Dumontier et al 2 proposed a classification system for radiocarpal dislocations. Type 1 is very rare and concerns primarily ligamentous injuries. Type 2 radiocarpal dislocations are associated with fractures of the radial styloid that involves more than 1/3rd of the width of scaphoid fossa and may continue to the dorsal margin of distal radius. The authors recommended repair of the volar ligamentous structures for type 1 injuries and a dorsal approach with fixation of the radial styloid fragment for type 2 injuries.
Calderon et al 3 described 20 patients with dorsal shear fractures associated with radiocarpal subluxation or dislocation. The authors found that these fractures involved dorsal shear fragments associated with (a) central impaction; (b) impaction of majority of distal radius articular surface; and (c) radiocarpal dislocations with rupture of the radiolunate ligaments or fracture of the volar portion of the lunate facet, where radiolunate ligaments originate. The authors recommended the dorsal approach to buttress the dorsal shear fractures and reconstruct the articular surface for associated central impaction.
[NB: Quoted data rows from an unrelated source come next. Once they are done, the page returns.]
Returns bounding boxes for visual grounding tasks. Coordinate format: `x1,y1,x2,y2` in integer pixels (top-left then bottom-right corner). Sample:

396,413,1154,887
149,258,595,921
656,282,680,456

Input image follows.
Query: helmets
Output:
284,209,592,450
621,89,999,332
A combined volar approach was recommended for volar ligamentous repair or fixation of small volar avulsion fracture in radiocarpal dislocations with dorsal shear fractures
44.3 Surgical Technique
44.3.1 Case 1
A 30 y/o male sustained a fall from a height and presented with right distal radius fracture. PA and lateral radiographs revealed a complex radiocarpal fracture-dislocation of his right wrist (► Fig. 44.3). Sagittal, two-dimensional CT views demonstrate the very small shearing fracture of the dorsal aspect of the distal radius with dislocation of the carpus (► Fig. 44.3).
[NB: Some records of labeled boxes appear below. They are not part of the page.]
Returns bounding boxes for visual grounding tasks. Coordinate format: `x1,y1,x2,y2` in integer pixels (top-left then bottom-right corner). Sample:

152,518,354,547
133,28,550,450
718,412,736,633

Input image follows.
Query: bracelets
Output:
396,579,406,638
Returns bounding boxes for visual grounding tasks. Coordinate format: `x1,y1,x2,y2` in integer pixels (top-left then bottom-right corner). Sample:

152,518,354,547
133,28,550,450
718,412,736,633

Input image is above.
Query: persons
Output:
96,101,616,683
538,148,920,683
Three-dimensional CT reconstructions show the volar rim of the radius to be intact with the dorsal small shearing fracture fragments (► Fig. 44.3). Also seen in all the preoperative images is the radial styloid fracture. Notice the horizontal fracture line involving the entire scaphoid fossa and continuing to the dorsal cortical rim. Operative fixation was recommended. A standard dorsal approach to the wrist was used, with a longitudinal incision over distal radius and radiocarpal joint in line with the 3rd metacarpal. The extensor pollicis longus tendon was mobilized from the 3rd dorsal compartment and the tendons of the second and fourth dorsal compartment were retraced to gain exposure (► Fig. 44.4). The dorsal small rim and the radial styloid fractures are clearly visualized. Usually the capsule is torn (► Fig. 44.4), but if it is intact, a dorsal arthrotomy is made parallel to the dorsal rim to inspect the articular surface and look for any associated carpal injury. At this point, carpus is reduced and fixation is started with the less comminuted fracture fragment. In this case, a 0.062 smooth K-wire was used for provisional fixation of the radial styloid fracture, and articular reduction was also confirmed using intraoperative fluoroscopy (► Fig. 44.4). If dorsal rim fragments are adequately large, provisional fixation can be obtained with K-wires. If they are too small, they can be held with suture anchors or transosseous sutures. Low-profile dorsal-distal radius plates were then used for fragment-specific fixation (► Fig. 44.5). Radial column plate and 2.4 mm dorsal plate were used. Capsule was repaired using resorbable suture (► Fig. 44.5). Follow-up at 8 months showed excellent function with some loss of wrist extension and flexion (► Fig. 44.6). Many plates are available for these fractures. The most recently designed plates have variable angle locking screws. The dorsal plate should be applied as distally as possible. These plates might need some contouring to fit the distal radius metaphysis and the radial styloid.